### Texte donné
━━━━━━━━━━━━━━━━━━━━

Autonomie de rodrigues

Autonomie de rodrigues

Autonomie de Rodrigues

Siège de l'assemblée régionale de Rodrigues.

Le début de l'histoire de l'autonomie de l'île Rodrigues remonte à 1915 quand un mémoire est adressé au Roi George V d’Angleterre par 79 Rodriguais qui demandent que Rodrigues ait deux représentants au Conseil Législatif et déplorent que Rodrigues n'ait pas été incluse en tant que district électoral dans la Constitution de 1885.

Sommaire

Les débuts

La désapprobation et les revendications des Rodriguais sont moins visible par la suite, du fait notamment du départ d'un certain nombre de Rodriguais vers Sainte Suzanne en 1935 et de la Seconde Guerre mondiale.

Pierre Coralie, chauffeur de taxi de Maurice, relance le mouvement de mécontentement en lançant son journal Le Rodriguais, le 4 août 1957.

« Si l'on empêche aux Rodriguais de parler, les pierres de leurs montagnes parleront à leur place », écrit-il en guise de devise du journal.

Plusieurs natifs de l'île, dont Basile Allas, Xavier Prudence, Jean Azie, Joseph Ah Kang et Mani Ravina, entre autres, entrent en scène. Des meetings publics sont organisés les week-ends afin de mobiliser l'opinion derrière l'idéal rodriguais mais, les initiateurs de cet élan n'ayant aucune formation et étant pour la plupart analphabètes, le mouvement ne dure pas. La plupart se rallieront du côté du projet indépendantiste de Seewoosagur Ramgoolam juste avant les élections du 7 août 1967. Seul Soopramanien Sooprayen, un enseignant d'origine mauricienne venu travailler au Collège Saint Louis, en 1965, continue à prêcher une vraie identité politique rodriguaise. En 1970, il se rallie à Xavier Prudence pour former le Parti du Peuple Rodriguais (PPR).

Entre temps, Maurice a accédé au statut autonome. Maurice se trouve face à un gros problème démographique, le taux de naissance parmi la communauté hindoue étant très élevé, la pauvreté menace car il est très difficile de fournir du travail à une demande toujours croissante en matière d'emplois. Des experts britanniques envoyés sur place pour une étude, recommandent un système de contrôle de naissance par la stérilisation des jeunes époux en âge de procréer.

━━━━━━━━━━━━━━━━━━━━

### Entrées fournies
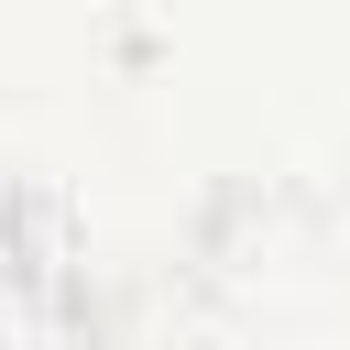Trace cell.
<instances>
[{
  "mask_svg": "<svg viewBox=\"0 0 350 350\" xmlns=\"http://www.w3.org/2000/svg\"><path fill=\"white\" fill-rule=\"evenodd\" d=\"M186 273H197V295H208L219 317H262V328H273V317H306V306L328 295L339 241H328V219H317L306 186L241 175V186L208 197V219H197V241H186Z\"/></svg>",
  "mask_w": 350,
  "mask_h": 350,
  "instance_id": "6da1fadb",
  "label": "cell"
}]
</instances>
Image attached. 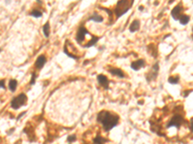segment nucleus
I'll return each instance as SVG.
<instances>
[{
	"instance_id": "f257e3e1",
	"label": "nucleus",
	"mask_w": 193,
	"mask_h": 144,
	"mask_svg": "<svg viewBox=\"0 0 193 144\" xmlns=\"http://www.w3.org/2000/svg\"><path fill=\"white\" fill-rule=\"evenodd\" d=\"M120 117L116 113L108 112V110H101L96 115V121L101 124L103 130L108 133L119 123Z\"/></svg>"
},
{
	"instance_id": "f03ea898",
	"label": "nucleus",
	"mask_w": 193,
	"mask_h": 144,
	"mask_svg": "<svg viewBox=\"0 0 193 144\" xmlns=\"http://www.w3.org/2000/svg\"><path fill=\"white\" fill-rule=\"evenodd\" d=\"M132 5H133V0H128H128H121V1H118L114 9L116 17H121L123 15H125L130 9Z\"/></svg>"
},
{
	"instance_id": "7ed1b4c3",
	"label": "nucleus",
	"mask_w": 193,
	"mask_h": 144,
	"mask_svg": "<svg viewBox=\"0 0 193 144\" xmlns=\"http://www.w3.org/2000/svg\"><path fill=\"white\" fill-rule=\"evenodd\" d=\"M27 103V96L25 93H20L18 96L14 97L11 101V107L14 110H18L20 107L24 106Z\"/></svg>"
},
{
	"instance_id": "20e7f679",
	"label": "nucleus",
	"mask_w": 193,
	"mask_h": 144,
	"mask_svg": "<svg viewBox=\"0 0 193 144\" xmlns=\"http://www.w3.org/2000/svg\"><path fill=\"white\" fill-rule=\"evenodd\" d=\"M183 116L181 113H175L169 121H168L166 128H171V127H175V128L179 129L183 125Z\"/></svg>"
},
{
	"instance_id": "39448f33",
	"label": "nucleus",
	"mask_w": 193,
	"mask_h": 144,
	"mask_svg": "<svg viewBox=\"0 0 193 144\" xmlns=\"http://www.w3.org/2000/svg\"><path fill=\"white\" fill-rule=\"evenodd\" d=\"M86 36H91V34L83 25H81L78 28V30H77V33H76V36H75L76 42L78 44H80L81 46H83V44H84L83 42L85 40V37H86Z\"/></svg>"
},
{
	"instance_id": "423d86ee",
	"label": "nucleus",
	"mask_w": 193,
	"mask_h": 144,
	"mask_svg": "<svg viewBox=\"0 0 193 144\" xmlns=\"http://www.w3.org/2000/svg\"><path fill=\"white\" fill-rule=\"evenodd\" d=\"M158 71H159V65L158 63H156L152 67V70L149 71L147 74H146V79H147L148 82L154 81V80L156 79V77L158 75Z\"/></svg>"
},
{
	"instance_id": "0eeeda50",
	"label": "nucleus",
	"mask_w": 193,
	"mask_h": 144,
	"mask_svg": "<svg viewBox=\"0 0 193 144\" xmlns=\"http://www.w3.org/2000/svg\"><path fill=\"white\" fill-rule=\"evenodd\" d=\"M181 11H183V4L181 3H179L171 11V15L175 20H180V17L181 16Z\"/></svg>"
},
{
	"instance_id": "6e6552de",
	"label": "nucleus",
	"mask_w": 193,
	"mask_h": 144,
	"mask_svg": "<svg viewBox=\"0 0 193 144\" xmlns=\"http://www.w3.org/2000/svg\"><path fill=\"white\" fill-rule=\"evenodd\" d=\"M96 80H98L99 84H100L101 87H103L104 89H108L109 88V80L108 78H107L106 76L103 75V74H100V75H98V77H96Z\"/></svg>"
},
{
	"instance_id": "1a4fd4ad",
	"label": "nucleus",
	"mask_w": 193,
	"mask_h": 144,
	"mask_svg": "<svg viewBox=\"0 0 193 144\" xmlns=\"http://www.w3.org/2000/svg\"><path fill=\"white\" fill-rule=\"evenodd\" d=\"M145 65H146L145 60L140 59V60L135 61V62H133V63H131L130 67H131L132 69H133V70H135V71H138L140 68L144 67Z\"/></svg>"
},
{
	"instance_id": "9d476101",
	"label": "nucleus",
	"mask_w": 193,
	"mask_h": 144,
	"mask_svg": "<svg viewBox=\"0 0 193 144\" xmlns=\"http://www.w3.org/2000/svg\"><path fill=\"white\" fill-rule=\"evenodd\" d=\"M46 56H43V55H41V56H39L37 58V60H36V62H35L36 68H38V69L43 68V65H46Z\"/></svg>"
},
{
	"instance_id": "9b49d317",
	"label": "nucleus",
	"mask_w": 193,
	"mask_h": 144,
	"mask_svg": "<svg viewBox=\"0 0 193 144\" xmlns=\"http://www.w3.org/2000/svg\"><path fill=\"white\" fill-rule=\"evenodd\" d=\"M108 72L110 74H112V75L119 77V78H124V77H125V73H124L122 69L120 68H114V67L109 68Z\"/></svg>"
},
{
	"instance_id": "f8f14e48",
	"label": "nucleus",
	"mask_w": 193,
	"mask_h": 144,
	"mask_svg": "<svg viewBox=\"0 0 193 144\" xmlns=\"http://www.w3.org/2000/svg\"><path fill=\"white\" fill-rule=\"evenodd\" d=\"M140 28V21L137 20V19H135L131 22V24L129 25V31L131 33H133L135 31H138Z\"/></svg>"
},
{
	"instance_id": "ddd939ff",
	"label": "nucleus",
	"mask_w": 193,
	"mask_h": 144,
	"mask_svg": "<svg viewBox=\"0 0 193 144\" xmlns=\"http://www.w3.org/2000/svg\"><path fill=\"white\" fill-rule=\"evenodd\" d=\"M89 20H93L95 22H103V17L100 15H98L96 13H94L92 15L89 17Z\"/></svg>"
},
{
	"instance_id": "4468645a",
	"label": "nucleus",
	"mask_w": 193,
	"mask_h": 144,
	"mask_svg": "<svg viewBox=\"0 0 193 144\" xmlns=\"http://www.w3.org/2000/svg\"><path fill=\"white\" fill-rule=\"evenodd\" d=\"M16 87H18V81L15 80V79L10 80V82H9V89L14 92V91H16Z\"/></svg>"
},
{
	"instance_id": "2eb2a0df",
	"label": "nucleus",
	"mask_w": 193,
	"mask_h": 144,
	"mask_svg": "<svg viewBox=\"0 0 193 144\" xmlns=\"http://www.w3.org/2000/svg\"><path fill=\"white\" fill-rule=\"evenodd\" d=\"M43 35H45L46 38L49 37V34H50V26H49V22H46L45 25H43Z\"/></svg>"
},
{
	"instance_id": "dca6fc26",
	"label": "nucleus",
	"mask_w": 193,
	"mask_h": 144,
	"mask_svg": "<svg viewBox=\"0 0 193 144\" xmlns=\"http://www.w3.org/2000/svg\"><path fill=\"white\" fill-rule=\"evenodd\" d=\"M99 40H100V38H99V37H94L92 40H90L89 41H88V42L85 44L83 47H84V48H89V47L95 45V44L96 43V41H98Z\"/></svg>"
},
{
	"instance_id": "f3484780",
	"label": "nucleus",
	"mask_w": 193,
	"mask_h": 144,
	"mask_svg": "<svg viewBox=\"0 0 193 144\" xmlns=\"http://www.w3.org/2000/svg\"><path fill=\"white\" fill-rule=\"evenodd\" d=\"M106 141H108V140L105 139V138L103 137H101L100 135H98L95 138H94V143L95 144H103V143H105Z\"/></svg>"
},
{
	"instance_id": "a211bd4d",
	"label": "nucleus",
	"mask_w": 193,
	"mask_h": 144,
	"mask_svg": "<svg viewBox=\"0 0 193 144\" xmlns=\"http://www.w3.org/2000/svg\"><path fill=\"white\" fill-rule=\"evenodd\" d=\"M148 50L154 58L156 57V55H158V50H156V47H154V44H151V45L148 46Z\"/></svg>"
},
{
	"instance_id": "6ab92c4d",
	"label": "nucleus",
	"mask_w": 193,
	"mask_h": 144,
	"mask_svg": "<svg viewBox=\"0 0 193 144\" xmlns=\"http://www.w3.org/2000/svg\"><path fill=\"white\" fill-rule=\"evenodd\" d=\"M42 15H43V13L41 12L40 10H38V9H34V10H32L31 12H30V15L34 16V17H41Z\"/></svg>"
},
{
	"instance_id": "aec40b11",
	"label": "nucleus",
	"mask_w": 193,
	"mask_h": 144,
	"mask_svg": "<svg viewBox=\"0 0 193 144\" xmlns=\"http://www.w3.org/2000/svg\"><path fill=\"white\" fill-rule=\"evenodd\" d=\"M189 19H190V17H189L188 15H181V16L180 17V22H181V24H183V25H186L187 22L189 21Z\"/></svg>"
},
{
	"instance_id": "412c9836",
	"label": "nucleus",
	"mask_w": 193,
	"mask_h": 144,
	"mask_svg": "<svg viewBox=\"0 0 193 144\" xmlns=\"http://www.w3.org/2000/svg\"><path fill=\"white\" fill-rule=\"evenodd\" d=\"M179 81H180V78H179V76H170L169 78H168V82H169L170 84H172V85L178 84Z\"/></svg>"
},
{
	"instance_id": "4be33fe9",
	"label": "nucleus",
	"mask_w": 193,
	"mask_h": 144,
	"mask_svg": "<svg viewBox=\"0 0 193 144\" xmlns=\"http://www.w3.org/2000/svg\"><path fill=\"white\" fill-rule=\"evenodd\" d=\"M101 10H103V11H105V12L108 13L109 15V25H111V23L113 22V19H112V11H110V10H108V9H106V8H101Z\"/></svg>"
},
{
	"instance_id": "5701e85b",
	"label": "nucleus",
	"mask_w": 193,
	"mask_h": 144,
	"mask_svg": "<svg viewBox=\"0 0 193 144\" xmlns=\"http://www.w3.org/2000/svg\"><path fill=\"white\" fill-rule=\"evenodd\" d=\"M75 139H76V137L74 135H69L68 137V142H73V141H75Z\"/></svg>"
},
{
	"instance_id": "b1692460",
	"label": "nucleus",
	"mask_w": 193,
	"mask_h": 144,
	"mask_svg": "<svg viewBox=\"0 0 193 144\" xmlns=\"http://www.w3.org/2000/svg\"><path fill=\"white\" fill-rule=\"evenodd\" d=\"M36 77H37V74H36L35 72H33V73H32L31 81H30V85H34V84H35V82H36Z\"/></svg>"
},
{
	"instance_id": "393cba45",
	"label": "nucleus",
	"mask_w": 193,
	"mask_h": 144,
	"mask_svg": "<svg viewBox=\"0 0 193 144\" xmlns=\"http://www.w3.org/2000/svg\"><path fill=\"white\" fill-rule=\"evenodd\" d=\"M1 88L2 89H5V81L3 79L1 80Z\"/></svg>"
},
{
	"instance_id": "a878e982",
	"label": "nucleus",
	"mask_w": 193,
	"mask_h": 144,
	"mask_svg": "<svg viewBox=\"0 0 193 144\" xmlns=\"http://www.w3.org/2000/svg\"><path fill=\"white\" fill-rule=\"evenodd\" d=\"M190 129L193 132V118H191V120H190Z\"/></svg>"
},
{
	"instance_id": "bb28decb",
	"label": "nucleus",
	"mask_w": 193,
	"mask_h": 144,
	"mask_svg": "<svg viewBox=\"0 0 193 144\" xmlns=\"http://www.w3.org/2000/svg\"><path fill=\"white\" fill-rule=\"evenodd\" d=\"M189 92H191V90H186V91H184V94H183L184 97H186V96L189 94Z\"/></svg>"
},
{
	"instance_id": "cd10ccee",
	"label": "nucleus",
	"mask_w": 193,
	"mask_h": 144,
	"mask_svg": "<svg viewBox=\"0 0 193 144\" xmlns=\"http://www.w3.org/2000/svg\"><path fill=\"white\" fill-rule=\"evenodd\" d=\"M37 3L41 4V3H42V1H41V0H38V1H37Z\"/></svg>"
}]
</instances>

━━━━━━━━━━━━━━━━━━━━

### Objectif 1
Indiquez si chacune des affirmations suivantes concorde avec le texte sur l'autonomie de Rodrigues, en répondant par oui ou par non et en citant mot pour mot le passage qui tranche : (a) le mémoire de 1915 est adressé au roi par 79 Rodriguais ; (b) Pierre Coralie lance son journal Le Rodriguais en 1967 ; (c) Soopramanien Sooprayen est un enseignant d'origine mauricienne.
### Objectif 2
Reprenez le texte sur l'autonomie de Rodrigues à partir de sa dernière phrase et poursuivez-le.

### Résultat 1
(a) Oui : « un mémoire est adressé au Roi George V d’Angleterre par 79 Rodriguais ».
(b) Non : « en lançant son journal Le Rodriguais, le 4 août 1957 ».
(c) Oui : « un enseignant d'origine mauricienne venu travailler au Collège Saint Louis, en 1965 ».

### Résultat 2
Charles Gaëtan Duval, jeune avocat qui s'est affirmé comme le digne successeur de Jules Koenig à la tête du Parti Mauricien Social Démocrate, riposte. Pour lui, la question est claire ; il faut impérativement que Maurice s’associe avec la Grande Bretagne afin que les Mauriciens puissent bénéficier du passeport britannique et pouvoir circuler et travailler librement en Europe. Il prône aussi l’émigration vers l'Australie qui recrute de la main d’œuvre. C'est là une issu qui sera très suivie par les Mauriciens, surtout les intellectuels créoles qui craignent les retombées de l'indépendance. Un grand nombre de Mauriciens — et de Rodriguais — partiront sur les Charter Flights et quitteront Maurice sur plusieurs années.

Du côté de l'Église, l'évêque de Port Louis, Jean Margéot, trouvera que la solution recommandée dans le rapport Wilson va à l'encontre de la dignité humaine. En avril 1963, il fonde, avec le Dr Arthur de Chazal, l'Action Familiale afin de contrecarrer le projet de stérilisation prévu par le gouvernement. Les frères Mohammed du Comité d'Action Musulman (CAM) et Aneerood Jugnauth, leader de l’Indenpdent Forward Block (IFB) s'allient à Seewoosagur Ramgoolam et la communauté créole se retrouve isolée. Les blancs et l'Église se rapprochent de Duval, mais celui-ci, craignant la force des hindous, veut impliquer le peuple rodriguais (créole à 99%), et du coup, offrir le droit de vote aux Rodriguais. Clément Roussety, jeune Rodriguais disciple de Duval, demande un Order in Council pour que les élections de 1959 et 1963 soient invalidées, les Rodriguais n'ayant pas participé à ces élections. Ce qui permet aux Rodriguais de voter pour la toute première fois, aux élections du 7 août 1967, élections ayant force de référendum en faveur de l’indépendance de Maurice.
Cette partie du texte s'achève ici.